**DESCRIPTION OF THE TASK:** In the entries below, replace "spacing" with "distance" and repeat all the lines with no other changes.

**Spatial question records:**
####
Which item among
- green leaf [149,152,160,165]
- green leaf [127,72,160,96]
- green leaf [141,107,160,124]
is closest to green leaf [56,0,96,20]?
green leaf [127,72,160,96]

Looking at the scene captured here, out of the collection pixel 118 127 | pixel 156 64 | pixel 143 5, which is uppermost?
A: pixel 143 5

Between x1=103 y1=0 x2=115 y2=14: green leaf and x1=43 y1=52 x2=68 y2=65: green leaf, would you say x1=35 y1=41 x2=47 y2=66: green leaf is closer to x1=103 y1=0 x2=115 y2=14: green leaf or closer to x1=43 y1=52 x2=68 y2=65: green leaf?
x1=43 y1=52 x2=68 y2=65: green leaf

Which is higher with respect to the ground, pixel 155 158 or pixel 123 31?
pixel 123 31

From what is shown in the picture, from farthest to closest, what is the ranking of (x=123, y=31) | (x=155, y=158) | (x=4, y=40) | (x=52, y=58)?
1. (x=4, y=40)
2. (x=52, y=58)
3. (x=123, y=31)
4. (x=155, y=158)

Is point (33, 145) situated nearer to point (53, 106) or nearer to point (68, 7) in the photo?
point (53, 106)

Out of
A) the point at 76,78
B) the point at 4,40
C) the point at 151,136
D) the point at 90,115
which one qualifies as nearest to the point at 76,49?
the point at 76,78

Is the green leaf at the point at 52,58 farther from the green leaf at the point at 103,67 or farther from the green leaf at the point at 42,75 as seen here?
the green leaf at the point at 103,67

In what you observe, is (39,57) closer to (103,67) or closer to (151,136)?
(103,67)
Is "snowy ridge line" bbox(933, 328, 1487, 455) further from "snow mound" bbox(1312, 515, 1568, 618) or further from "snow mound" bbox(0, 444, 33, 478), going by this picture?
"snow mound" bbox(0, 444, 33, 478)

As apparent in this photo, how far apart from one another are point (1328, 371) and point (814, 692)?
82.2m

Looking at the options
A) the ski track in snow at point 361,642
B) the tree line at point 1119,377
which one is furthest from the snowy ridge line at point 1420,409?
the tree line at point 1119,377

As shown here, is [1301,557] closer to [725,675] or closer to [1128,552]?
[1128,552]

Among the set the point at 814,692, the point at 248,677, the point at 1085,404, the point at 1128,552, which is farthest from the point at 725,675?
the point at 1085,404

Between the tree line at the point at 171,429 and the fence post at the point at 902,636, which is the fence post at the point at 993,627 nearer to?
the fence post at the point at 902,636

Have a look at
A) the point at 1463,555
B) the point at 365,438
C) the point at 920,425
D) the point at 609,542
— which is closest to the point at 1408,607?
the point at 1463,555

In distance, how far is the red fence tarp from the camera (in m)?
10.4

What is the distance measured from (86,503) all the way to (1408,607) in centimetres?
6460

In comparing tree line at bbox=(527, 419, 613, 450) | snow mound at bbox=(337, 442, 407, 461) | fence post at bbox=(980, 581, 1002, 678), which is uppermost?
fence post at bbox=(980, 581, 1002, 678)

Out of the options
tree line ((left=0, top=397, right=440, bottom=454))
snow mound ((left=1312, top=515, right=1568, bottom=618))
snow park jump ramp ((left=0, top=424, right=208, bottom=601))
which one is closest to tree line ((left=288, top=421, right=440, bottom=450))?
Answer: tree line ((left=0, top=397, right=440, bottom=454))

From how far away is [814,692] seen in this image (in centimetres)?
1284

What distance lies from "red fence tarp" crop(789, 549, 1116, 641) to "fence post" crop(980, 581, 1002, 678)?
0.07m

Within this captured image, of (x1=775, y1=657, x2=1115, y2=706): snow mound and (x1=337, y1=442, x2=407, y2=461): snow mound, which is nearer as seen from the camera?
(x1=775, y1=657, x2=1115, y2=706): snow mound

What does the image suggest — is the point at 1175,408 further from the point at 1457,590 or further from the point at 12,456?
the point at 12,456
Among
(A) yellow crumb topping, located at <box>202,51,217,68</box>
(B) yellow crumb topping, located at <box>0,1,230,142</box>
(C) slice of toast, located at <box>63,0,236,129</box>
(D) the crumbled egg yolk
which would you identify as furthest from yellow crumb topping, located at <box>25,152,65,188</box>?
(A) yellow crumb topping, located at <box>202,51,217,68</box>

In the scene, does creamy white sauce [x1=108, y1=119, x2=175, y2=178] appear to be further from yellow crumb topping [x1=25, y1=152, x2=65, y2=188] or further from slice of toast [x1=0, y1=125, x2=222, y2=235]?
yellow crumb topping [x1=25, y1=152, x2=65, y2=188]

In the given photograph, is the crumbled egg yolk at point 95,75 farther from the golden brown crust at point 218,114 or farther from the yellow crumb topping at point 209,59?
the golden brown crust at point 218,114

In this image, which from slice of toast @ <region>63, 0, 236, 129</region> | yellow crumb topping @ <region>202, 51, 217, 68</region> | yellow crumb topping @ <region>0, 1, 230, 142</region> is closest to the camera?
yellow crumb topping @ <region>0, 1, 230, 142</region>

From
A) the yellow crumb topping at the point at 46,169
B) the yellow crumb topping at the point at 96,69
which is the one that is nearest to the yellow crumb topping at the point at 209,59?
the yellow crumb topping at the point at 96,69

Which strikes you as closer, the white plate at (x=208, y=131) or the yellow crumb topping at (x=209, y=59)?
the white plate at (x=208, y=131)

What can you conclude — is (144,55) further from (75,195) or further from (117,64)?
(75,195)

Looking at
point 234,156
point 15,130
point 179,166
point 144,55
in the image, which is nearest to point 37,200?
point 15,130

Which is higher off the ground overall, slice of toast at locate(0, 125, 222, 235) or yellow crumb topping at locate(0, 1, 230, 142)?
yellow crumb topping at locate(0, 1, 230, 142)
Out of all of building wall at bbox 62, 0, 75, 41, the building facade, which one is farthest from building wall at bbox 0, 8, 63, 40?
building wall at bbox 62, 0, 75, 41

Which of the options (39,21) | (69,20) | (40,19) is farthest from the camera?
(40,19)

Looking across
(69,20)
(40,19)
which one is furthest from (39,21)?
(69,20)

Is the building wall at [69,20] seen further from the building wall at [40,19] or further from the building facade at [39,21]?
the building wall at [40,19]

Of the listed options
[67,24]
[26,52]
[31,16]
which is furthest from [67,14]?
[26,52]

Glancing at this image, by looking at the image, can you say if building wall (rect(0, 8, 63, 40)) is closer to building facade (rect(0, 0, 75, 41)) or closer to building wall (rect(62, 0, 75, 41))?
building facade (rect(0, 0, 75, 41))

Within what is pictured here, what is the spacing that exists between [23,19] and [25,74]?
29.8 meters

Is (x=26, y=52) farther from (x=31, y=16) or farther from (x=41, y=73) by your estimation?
####
**COMPLETED EXERCISE:**
Which item among
- green leaf [149,152,160,165]
- green leaf [127,72,160,96]
- green leaf [141,107,160,124]
is closest to green leaf [56,0,96,20]?
green leaf [127,72,160,96]

Looking at the scene captured here, out of the collection pixel 118 127 | pixel 156 64 | pixel 143 5, which is uppermost?
A: pixel 143 5

Between x1=103 y1=0 x2=115 y2=14: green leaf and x1=43 y1=52 x2=68 y2=65: green leaf, would you say x1=35 y1=41 x2=47 y2=66: green leaf is closer to x1=103 y1=0 x2=115 y2=14: green leaf or closer to x1=43 y1=52 x2=68 y2=65: green leaf?
x1=43 y1=52 x2=68 y2=65: green leaf

Which is higher with respect to the ground, pixel 155 158 or pixel 123 31?
pixel 123 31

From what is shown in the picture, from farthest to closest, what is the ranking of (x=123, y=31) | (x=155, y=158) | (x=4, y=40) | (x=52, y=58)?
1. (x=4, y=40)
2. (x=52, y=58)
3. (x=123, y=31)
4. (x=155, y=158)

Is point (33, 145) situated nearer to point (53, 106) or nearer to point (68, 7) in the photo?
point (53, 106)

Out of
A) the point at 76,78
B) the point at 4,40
C) the point at 151,136
D) the point at 90,115
which one qualifies as nearest to the point at 76,49?
the point at 76,78

Is the green leaf at the point at 52,58 farther from the green leaf at the point at 103,67 or farther from the green leaf at the point at 42,75 as seen here?
the green leaf at the point at 103,67

In what you observe, is (39,57) closer to (103,67) or closer to (151,136)?
(103,67)
Is "snowy ridge line" bbox(933, 328, 1487, 455) further from "snow mound" bbox(1312, 515, 1568, 618) or further from "snow mound" bbox(0, 444, 33, 478), going by this picture?
"snow mound" bbox(0, 444, 33, 478)

As apparent in this photo, how far apart from one another are point (1328, 371) and point (814, 692)?
82.2m

Looking at the options
A) the ski track in snow at point 361,642
B) the tree line at point 1119,377
which one is furthest from the snowy ridge line at point 1420,409?
the tree line at point 1119,377

As shown here, is [1301,557] closer to [725,675] or closer to [1128,552]?
[1128,552]

Among the set the point at 814,692, the point at 248,677, the point at 1085,404, the point at 1128,552, which is farthest from the point at 725,675?
the point at 1085,404

Between the tree line at the point at 171,429 and the fence post at the point at 902,636, which is the fence post at the point at 993,627 nearer to?
the fence post at the point at 902,636

Have a look at
A) the point at 1463,555
B) the point at 365,438
C) the point at 920,425
D) the point at 609,542
— which is closest to the point at 1408,607?
the point at 1463,555

In distance, how far is the red fence tarp from the camera (in m)?
10.4

What is the distance measured from (86,503) all the way to (1408,607) in centimetres?
6460

In comparing tree line at bbox=(527, 419, 613, 450) | snow mound at bbox=(337, 442, 407, 461) | fence post at bbox=(980, 581, 1002, 678), which is uppermost?
fence post at bbox=(980, 581, 1002, 678)

Out of the options
tree line ((left=0, top=397, right=440, bottom=454))
snow mound ((left=1312, top=515, right=1568, bottom=618))
snow park jump ramp ((left=0, top=424, right=208, bottom=601))
which one is closest to tree line ((left=288, top=421, right=440, bottom=450))?
Answer: tree line ((left=0, top=397, right=440, bottom=454))

From how far away is [814,692] seen in this image (in centimetres)?
1284

What distance lies from "red fence tarp" crop(789, 549, 1116, 641) to "fence post" crop(980, 581, 1002, 678)?
0.07m

Within this captured image, of (x1=775, y1=657, x2=1115, y2=706): snow mound and (x1=337, y1=442, x2=407, y2=461): snow mound, which is nearer as seen from the camera?
(x1=775, y1=657, x2=1115, y2=706): snow mound

What does the image suggest — is the point at 1175,408 further from the point at 1457,590 or further from the point at 12,456?
the point at 12,456
Among
(A) yellow crumb topping, located at <box>202,51,217,68</box>
(B) yellow crumb topping, located at <box>0,1,230,142</box>
(C) slice of toast, located at <box>63,0,236,129</box>
(D) the crumbled egg yolk
which would you identify as furthest from yellow crumb topping, located at <box>25,152,65,188</box>?
(A) yellow crumb topping, located at <box>202,51,217,68</box>

In the scene, does creamy white sauce [x1=108, y1=119, x2=175, y2=178] appear to be further from yellow crumb topping [x1=25, y1=152, x2=65, y2=188] or further from slice of toast [x1=0, y1=125, x2=222, y2=235]?
yellow crumb topping [x1=25, y1=152, x2=65, y2=188]

In the given photograph, is the crumbled egg yolk at point 95,75 farther from the golden brown crust at point 218,114 or farther from the yellow crumb topping at point 209,59?
the golden brown crust at point 218,114

In this image, which from slice of toast @ <region>63, 0, 236, 129</region> | yellow crumb topping @ <region>202, 51, 217, 68</region> | yellow crumb topping @ <region>0, 1, 230, 142</region> is closest to the camera?
yellow crumb topping @ <region>0, 1, 230, 142</region>

From
A) the yellow crumb topping at the point at 46,169
B) the yellow crumb topping at the point at 96,69
which is the one that is nearest to the yellow crumb topping at the point at 209,59?
the yellow crumb topping at the point at 96,69

Which strikes you as closer, the white plate at (x=208, y=131) or the yellow crumb topping at (x=209, y=59)?
the white plate at (x=208, y=131)

What can you conclude — is (144,55) further from (75,195) or further from (117,64)?
(75,195)

Looking at
point 234,156
point 15,130
point 179,166
point 144,55
in the image, which is nearest to point 37,200?
point 15,130

Which is higher off the ground overall, slice of toast at locate(0, 125, 222, 235) or yellow crumb topping at locate(0, 1, 230, 142)?
yellow crumb topping at locate(0, 1, 230, 142)
Out of all of building wall at bbox 62, 0, 75, 41, the building facade, which one is farthest from building wall at bbox 0, 8, 63, 40?
building wall at bbox 62, 0, 75, 41

Which of the options (39,21) | (69,20) | (40,19) is farthest from the camera?
(40,19)

Looking across
(69,20)
(40,19)
which one is furthest from (39,21)?
(69,20)

Is the building wall at [69,20] seen further from the building wall at [40,19] or further from the building facade at [39,21]?
the building wall at [40,19]

Of the listed options
[67,24]
[26,52]
[31,16]
which is furthest from [67,14]?
[26,52]

Glancing at this image, by looking at the image, can you say if building wall (rect(0, 8, 63, 40)) is closer to building facade (rect(0, 0, 75, 41)) or closer to building wall (rect(62, 0, 75, 41))?
building facade (rect(0, 0, 75, 41))

Within what is pictured here, what is the distance that exists between [23,19] and [25,74]?
29.8 meters

Is (x=26, y=52) farther from (x=31, y=16) or farther from (x=41, y=73) by your estimation?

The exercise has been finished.